Il calabrese, da 15 anni trapiantato nel capoluogo e con legami con la ‘ndrangheta dei Giampà, e l’abanese, trafficante di stupefacendosi, incontrandosi hanno deciso di fare affari comuni. Aiutandosi nei rispettivi campi. «Calabresi e albanesi - diceva Trovato - la mejo banda che c'è».
Viterbo, riconosciuta la matrice mafiosa: condanne per 79 anni di carcere ai 10 della banda
Era il 2017 l’anno in cui presero a saltare le prime macchine in città. Da quel giorno e fino a gennaio 2019 gli attentati, i danneggiamenti e le intimidazioni sono stati innumerevoli. I primi a vedersi l’auto andare a fuoco sono stati i titolari dei compro oro della città concorrenti di Giuseppe Trovato. Poi è toccato agli imprenditori come Roberto Grazini che gestisce una ditta di traslochi concorrente a Gabriele Laezza. Poi ai rumeni che volevano avviare serate danzanti per stranieri.
E ancora: ai politici che avrebbero potuto, e non lo hanno fatto, far entrare il sodalizio negli affari del Comune come l’ex assessore Ubertini e tutta la sua famiglia. La banda specializzata in atti incendiari non ha lesinato nemmeno nelle intimidazioni. Le teste di agnelli grondando sangue lasciate sull’uscio di casa o sui cofani delle auto ne sono la testimonianza. E lo sanno i membri della famiglia di Piero Camilli che sono stati martoriati. Tutto per ottenere soldi, fedeltà e rispetto. Lo stesso rispetto che la banda voleva anche dai piccoli delinquenti locali.
«Spariamo agli zingari - dice Trovato nelle intercettazioni - lo sai quanto onore abbiamo dopo. E poi facciamo la guerra». A mettere fine alla strisce di attentati, durati oltre due anni, i carabinieri del Nucleo investigato di Viterbo, guidati dal maggiore Marcello Egidio. Era il 25 gennaio 2019. All’alba venivano portati in carcere, su ordinanza del gip del Tribunale di Roma, capi e gregari di una mafia nata e cresciuta in città.
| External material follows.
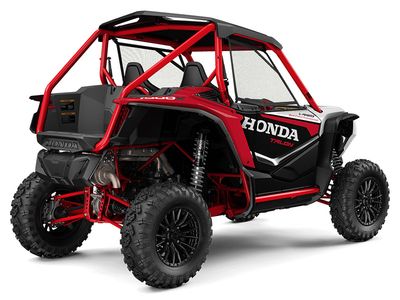 2025 Honda Talon 1000X FOX Live Valve - Photo 6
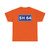 SH64-AL (Albania) (Road Sign) T-Shirt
«Le indagini - ha spiegato il rapporto semestrale della Direzione investigativa antimafia - hanno fatto luce su una nuova e agguerrita mafia autoctona italo-albanese promossa da un calabrese, trapiantato nel viterbese da circa 15 anni.
L’uomo, con importanti collegamenti con membri della ‘Ndrangheta, si avvaleva della ferocia e della forza militare degli albanesi. È la prima volta che nel viterbese emergono connessioni di questo tipo, segnale del fatto che non ci sono territori che possono essere considerati immuni dagli interessi mafiosi».
Quella mattina i militari arrestarono 13 persone. I due capi Giuseppe Trovato e Ismail Rebeshi, i gregari Sokol Dervishi (pentito e collaboratore), i fratelli Patozi, Gazmir Gurguri, Martina Guadagno, Fouzia Oufir, Luigi Forieri e Gabriele Laezza. Finirono in manette, ma senza essere parte dell’associazione, anche Ionel Pavel e i due imprenditori viterbesi Emanuele Erasmi e Manuel Pecci oggi liberi.